When it comes to defence spending as a percentage of overall GDP, the winner is Saudi Arabia on 8.0% and then Israel on 5.3% - though in the case of Saudi Arabia it is far more about buying protection from other countries like America or Britain.2 They are followed by Russia (3.9%), US (3.4%), South Korea (2.7%), India (2.4%) - with China, France and Australia all level on 1.9%. Using figures from the Stockholm International Peace Research Institute, the UK is currently on 1.7%, but that is projected to rise to about 2.2% with Boris Johnson’s new spending. None of this takes into account potential record-breakers, like North Korea, Syria, Yemen and Libya, for which there is no reliable data.

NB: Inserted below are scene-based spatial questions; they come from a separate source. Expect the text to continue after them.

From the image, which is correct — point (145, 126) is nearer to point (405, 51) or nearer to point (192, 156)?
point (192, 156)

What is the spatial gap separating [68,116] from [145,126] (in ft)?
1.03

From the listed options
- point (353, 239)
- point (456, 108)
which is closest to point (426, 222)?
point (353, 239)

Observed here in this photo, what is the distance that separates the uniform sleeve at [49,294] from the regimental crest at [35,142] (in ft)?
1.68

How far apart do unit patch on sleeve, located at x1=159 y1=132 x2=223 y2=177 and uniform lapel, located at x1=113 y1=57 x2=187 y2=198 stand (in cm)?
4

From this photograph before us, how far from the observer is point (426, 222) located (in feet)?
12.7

No10 has insisted that the extra cash for the armed forces is not an attempt to impress Joe Biden, as he readies to begin his presidency. But there can be little doubt that the Biden administration will be committed to the preservation of Nato, and the European Union too - not something you could say about Donald Trump, who seemed quite willing to abandon Nato and aimed to break up the EU. Indeed everything indicates that Boris Johnson was banking his strategy, insofar as he has one, on a second-term Trump presidency - meaning his upgrading of the armed forces was originally designed to impress Donald Trump. Britain playing Sparta to the new Rome made a certain sense, but a Britain adrift from the EU boasting about having the biggest navy in Europe is just plain ridiculous. Now he has a lot of making up to do with president Biden.